If today ends up feeling just a little bit longer than usual, it will be for good reason. For the 26th time since 1972, an extra second will be added to the day in order to keep atomic clocks in sync with the Earth’s slowing rotation. After this year, however, the leap second could be history.
Although time seems to move faster the older we get, in reality days are getting increasingly longer every year—albeit by infinitesimal amounts. According to NASA, days have lengthened by an average of two milliseconds since 1820. It’s a tiny elongation to be sure, but it’s been big enough to cause problems in the high-precision world of timekeeping.
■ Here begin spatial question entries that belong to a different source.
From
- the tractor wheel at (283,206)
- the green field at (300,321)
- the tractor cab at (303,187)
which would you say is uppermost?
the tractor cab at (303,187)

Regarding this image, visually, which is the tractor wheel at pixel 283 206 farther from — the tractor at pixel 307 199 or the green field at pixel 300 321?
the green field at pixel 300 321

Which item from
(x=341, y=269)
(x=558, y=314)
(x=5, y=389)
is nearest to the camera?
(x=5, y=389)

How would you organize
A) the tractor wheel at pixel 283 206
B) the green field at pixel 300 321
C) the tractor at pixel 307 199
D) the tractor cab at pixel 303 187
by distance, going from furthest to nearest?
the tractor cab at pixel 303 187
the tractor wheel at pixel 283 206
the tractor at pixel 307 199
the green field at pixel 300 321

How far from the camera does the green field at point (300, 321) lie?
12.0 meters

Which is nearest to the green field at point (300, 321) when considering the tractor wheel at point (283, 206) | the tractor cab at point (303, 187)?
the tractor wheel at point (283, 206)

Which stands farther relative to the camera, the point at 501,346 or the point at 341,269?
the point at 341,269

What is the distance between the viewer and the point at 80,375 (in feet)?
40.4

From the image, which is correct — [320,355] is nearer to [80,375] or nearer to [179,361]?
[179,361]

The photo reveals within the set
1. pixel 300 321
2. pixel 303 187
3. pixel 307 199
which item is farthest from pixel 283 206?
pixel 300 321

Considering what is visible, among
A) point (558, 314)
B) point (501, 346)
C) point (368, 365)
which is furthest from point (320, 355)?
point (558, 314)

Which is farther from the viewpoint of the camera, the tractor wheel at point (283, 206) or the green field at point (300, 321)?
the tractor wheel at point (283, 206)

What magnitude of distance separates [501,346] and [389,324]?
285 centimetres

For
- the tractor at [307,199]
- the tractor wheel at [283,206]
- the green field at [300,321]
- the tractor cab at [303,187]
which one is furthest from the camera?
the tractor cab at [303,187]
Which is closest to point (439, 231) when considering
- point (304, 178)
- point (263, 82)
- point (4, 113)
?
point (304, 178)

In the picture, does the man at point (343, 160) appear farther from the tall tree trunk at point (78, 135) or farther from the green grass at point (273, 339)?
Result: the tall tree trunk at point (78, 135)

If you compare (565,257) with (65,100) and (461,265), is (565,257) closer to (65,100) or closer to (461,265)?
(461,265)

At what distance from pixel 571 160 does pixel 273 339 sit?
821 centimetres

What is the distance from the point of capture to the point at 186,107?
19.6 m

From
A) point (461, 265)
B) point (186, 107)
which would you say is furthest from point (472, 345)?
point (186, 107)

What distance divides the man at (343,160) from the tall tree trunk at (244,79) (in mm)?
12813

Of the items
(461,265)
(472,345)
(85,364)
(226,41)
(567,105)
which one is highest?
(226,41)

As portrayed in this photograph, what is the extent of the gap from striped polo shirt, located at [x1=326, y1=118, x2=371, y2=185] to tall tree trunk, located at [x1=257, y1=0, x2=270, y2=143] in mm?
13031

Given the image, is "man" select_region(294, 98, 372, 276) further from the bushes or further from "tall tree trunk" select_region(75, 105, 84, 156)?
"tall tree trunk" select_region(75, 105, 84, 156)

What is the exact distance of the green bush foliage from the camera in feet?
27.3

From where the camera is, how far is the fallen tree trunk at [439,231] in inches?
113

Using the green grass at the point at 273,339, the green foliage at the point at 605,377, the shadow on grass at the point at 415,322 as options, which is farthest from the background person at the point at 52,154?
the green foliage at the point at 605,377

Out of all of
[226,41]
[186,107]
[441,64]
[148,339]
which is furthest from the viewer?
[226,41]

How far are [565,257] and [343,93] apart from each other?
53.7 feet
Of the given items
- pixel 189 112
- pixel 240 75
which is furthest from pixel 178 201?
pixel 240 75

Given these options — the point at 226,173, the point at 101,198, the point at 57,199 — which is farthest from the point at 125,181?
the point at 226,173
For centuries, the Earth’s rotation served as the basis for measuring hours, minutes and seconds. After World War II, however, came the advent of atomic clocks, which are based on extremely predictable electromagnetic vibrations in cesium atoms and so accurate that they would lose only one second of time over the span of 1.4 million years. Measured by atomic clocks, Coordinated Universal Time (UTC) became the primary international timekeeping standard in 1961.
While a day measured by atomic clocks is exactly 86,400 seconds, the Earth’s rotation, as measured by Universal Time 1 (UT1), is not as precise. The average length of time it takes for the planet to complete one rotation is 86,400.002 seconds. The discrepancy is due to the fact that the Earth’s rotation is actually slowing due to a braking force applied by the gravitational pulls among the Earth, sun and moon.
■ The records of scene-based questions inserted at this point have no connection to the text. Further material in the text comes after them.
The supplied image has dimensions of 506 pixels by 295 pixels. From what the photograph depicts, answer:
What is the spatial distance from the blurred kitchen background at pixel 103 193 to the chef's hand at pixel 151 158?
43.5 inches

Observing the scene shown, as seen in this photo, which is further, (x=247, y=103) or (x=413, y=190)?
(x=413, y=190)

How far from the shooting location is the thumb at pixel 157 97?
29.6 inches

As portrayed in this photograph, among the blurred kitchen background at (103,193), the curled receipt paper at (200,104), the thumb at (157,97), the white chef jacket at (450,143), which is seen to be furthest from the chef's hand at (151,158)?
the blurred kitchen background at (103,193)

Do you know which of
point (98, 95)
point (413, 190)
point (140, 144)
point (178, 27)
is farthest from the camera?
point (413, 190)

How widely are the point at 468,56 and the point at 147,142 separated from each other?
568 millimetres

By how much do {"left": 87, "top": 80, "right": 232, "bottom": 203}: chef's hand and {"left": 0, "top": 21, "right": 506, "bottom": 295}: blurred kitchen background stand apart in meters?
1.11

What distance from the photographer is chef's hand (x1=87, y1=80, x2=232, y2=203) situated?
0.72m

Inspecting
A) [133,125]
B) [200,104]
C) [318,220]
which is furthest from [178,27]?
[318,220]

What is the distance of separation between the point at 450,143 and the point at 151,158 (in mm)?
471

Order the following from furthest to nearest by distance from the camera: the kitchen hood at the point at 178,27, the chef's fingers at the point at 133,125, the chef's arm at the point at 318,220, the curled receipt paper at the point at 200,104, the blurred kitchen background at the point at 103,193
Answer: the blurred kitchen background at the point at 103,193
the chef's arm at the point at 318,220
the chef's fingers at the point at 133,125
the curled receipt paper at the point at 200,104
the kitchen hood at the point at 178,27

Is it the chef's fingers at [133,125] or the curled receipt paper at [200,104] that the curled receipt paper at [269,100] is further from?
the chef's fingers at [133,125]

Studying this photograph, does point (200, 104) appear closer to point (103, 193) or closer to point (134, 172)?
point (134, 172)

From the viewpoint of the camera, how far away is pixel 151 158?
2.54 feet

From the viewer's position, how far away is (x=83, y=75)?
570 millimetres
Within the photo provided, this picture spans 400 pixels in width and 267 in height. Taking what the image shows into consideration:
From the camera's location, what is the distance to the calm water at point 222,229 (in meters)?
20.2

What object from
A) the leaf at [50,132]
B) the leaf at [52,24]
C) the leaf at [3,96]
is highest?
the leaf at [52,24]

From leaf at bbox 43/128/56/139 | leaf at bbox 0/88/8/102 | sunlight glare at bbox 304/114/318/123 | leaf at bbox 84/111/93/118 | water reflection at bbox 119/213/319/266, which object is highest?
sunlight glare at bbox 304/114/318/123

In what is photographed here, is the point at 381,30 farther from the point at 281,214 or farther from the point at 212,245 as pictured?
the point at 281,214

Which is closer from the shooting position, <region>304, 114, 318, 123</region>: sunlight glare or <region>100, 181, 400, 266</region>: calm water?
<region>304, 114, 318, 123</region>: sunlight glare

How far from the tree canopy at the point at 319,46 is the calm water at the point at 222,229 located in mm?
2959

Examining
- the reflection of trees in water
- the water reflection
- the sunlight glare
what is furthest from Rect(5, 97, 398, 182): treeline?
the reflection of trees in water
Over the course of one year, that two-millisecond discrepancy between UTC and UT1 adds up to nearly a one-second difference. Over a number of decades, there would be a one-minute imbalance; over thousands of years, clocks would be off by an hour. Just as extra days are added to calendars every four years to compensate for the fact that the Earth’s revolution around the sun takes slightly longer than 365 days, the International Earth Rotation and Reference Systems Service since 1972 has periodically added extra seconds—called leap seconds—on either June 30 or December 31 to compensate for the mismatch between atomic clocks and the Earth’s actual rotation.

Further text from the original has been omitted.